### PROBLEM SET
1) According to the passage about the International String Figure Association, in what year and country was the association founded?
2) In one to three sentences, explain the reason the passage about the International String Figure Association gives for the association's work of gathering, preserving, and distributing string figure knowledge.
3) Output the part of the passage about the International String Figure Association starting at "The International String Figure Association is" and ending at "String Figure Project.".

### PASSAGE
════════════════════

The International String Figure Association is not-for-profit organization for the preservation, dissemination, and creation of string figures. The association was founded in Japan in 1978 by mathematician Hiroshi Noguchi and Anglican missionary Philip Noble, and is now run by Mark Sherman out of California. Members have included Honor Maude. ISFA publishes the Bulletin of the International String Figure Association (ISSN 1076-7886) annually, ISFA News semi-annually, and String Figure Magazine quarterly (ISSN 1087-1527).

Mission and activities
The mission of the ISFA is to "gather, preserve, and distribute string figure knowledge so that future generations will continue to enjoy" them.

Activities of the association include working backwards and attempting variations to solve "Figures Known Only from the Finished Pattern". Other activities include the Arctic String Figure Project.

See also
List of string figures

Bibliography
International String Figure Association. Fascinating String Figures. . Illustrations and text by Mark A. Sherman and Joseph D'Antoni, compilation of material first published in String Figure Magazine in 1996 and 1997.

════════════════════

### DATA SUPPLIED
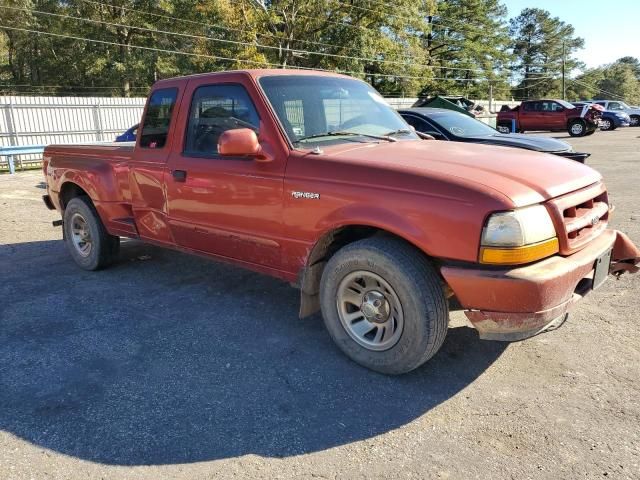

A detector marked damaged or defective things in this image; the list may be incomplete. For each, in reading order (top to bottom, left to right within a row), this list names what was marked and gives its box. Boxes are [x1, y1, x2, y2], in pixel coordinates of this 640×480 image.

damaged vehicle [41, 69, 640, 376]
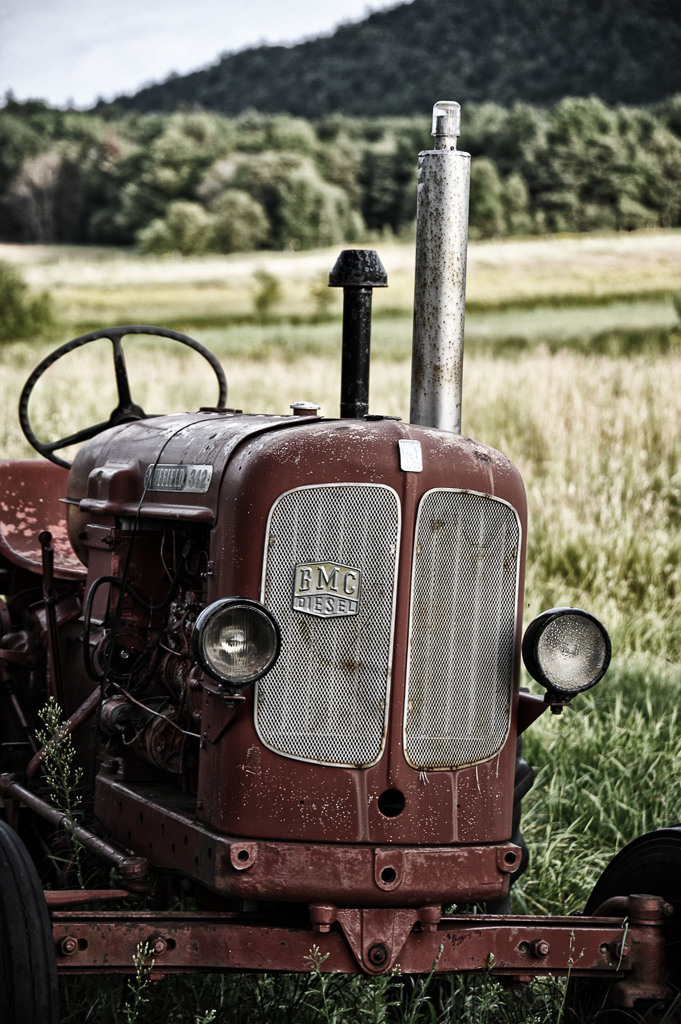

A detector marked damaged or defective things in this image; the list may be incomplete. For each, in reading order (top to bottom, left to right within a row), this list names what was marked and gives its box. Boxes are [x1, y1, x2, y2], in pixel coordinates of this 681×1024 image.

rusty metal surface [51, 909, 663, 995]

════════════════════

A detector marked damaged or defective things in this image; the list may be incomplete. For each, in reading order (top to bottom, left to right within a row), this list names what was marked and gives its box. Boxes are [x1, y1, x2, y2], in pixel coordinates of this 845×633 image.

════════════════════

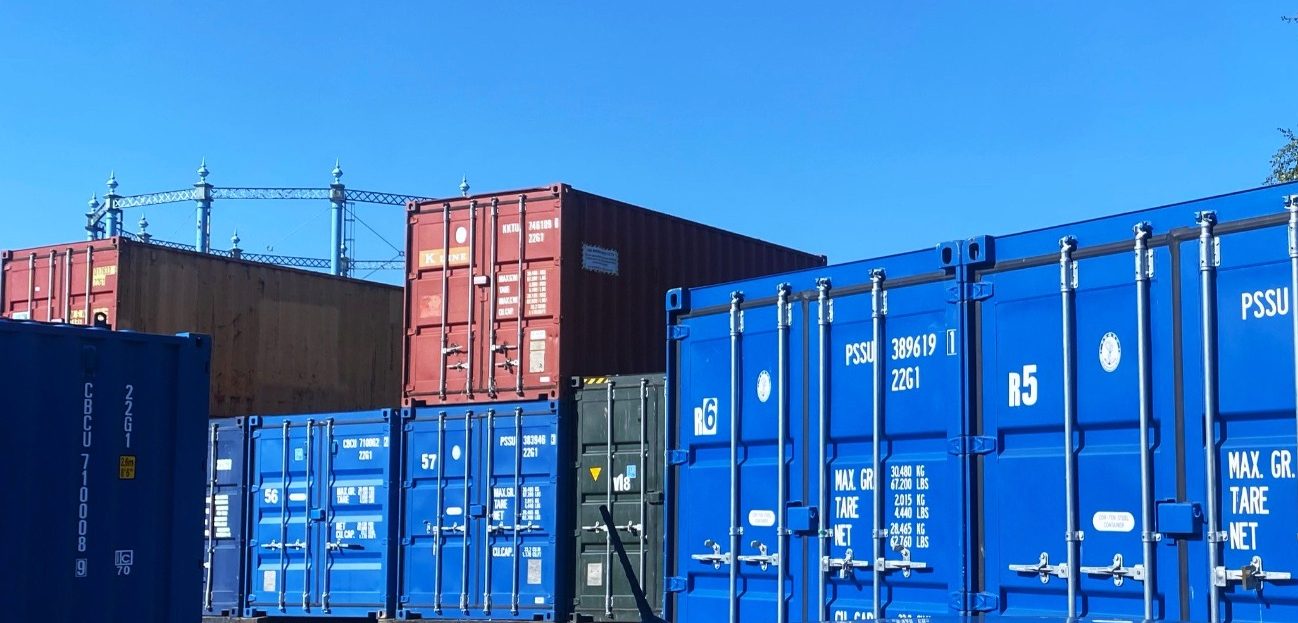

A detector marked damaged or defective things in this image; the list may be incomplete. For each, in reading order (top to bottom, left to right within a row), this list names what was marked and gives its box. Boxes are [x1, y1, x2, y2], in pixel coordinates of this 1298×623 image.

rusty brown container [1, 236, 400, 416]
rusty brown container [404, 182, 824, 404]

════════════════════

### ANSWERS TO THIS EXERCISE
1) It was founded in Japan in 1978.

2) The association does this so that future generations will continue to enjoy string figures.

3)
The International String Figure Association is not-for-profit organization for the preservation, dissemination, and creation of string figures. The association was founded in Japan in 1978 by mathematician Hiroshi Noguchi and Anglican missionary Philip Noble, and is now run by Mark Sherman out of California. Members have included Honor Maude. ISFA publishes the Bulletin of the International String Figure Association (ISSN 1076-7886) annually, ISFA News semi-annually, and String Figure Magazine quarterly (ISSN 1087-1527).

Mission and activities
The mission of the ISFA is to "gather, preserve, and distribute string figure knowledge so that future generations will continue to enjoy" them.

Activities of the association include working backwards and attempting variations to solve "Figures Known Only from the Finished Pattern". Other activities include the Arctic String Figure Project.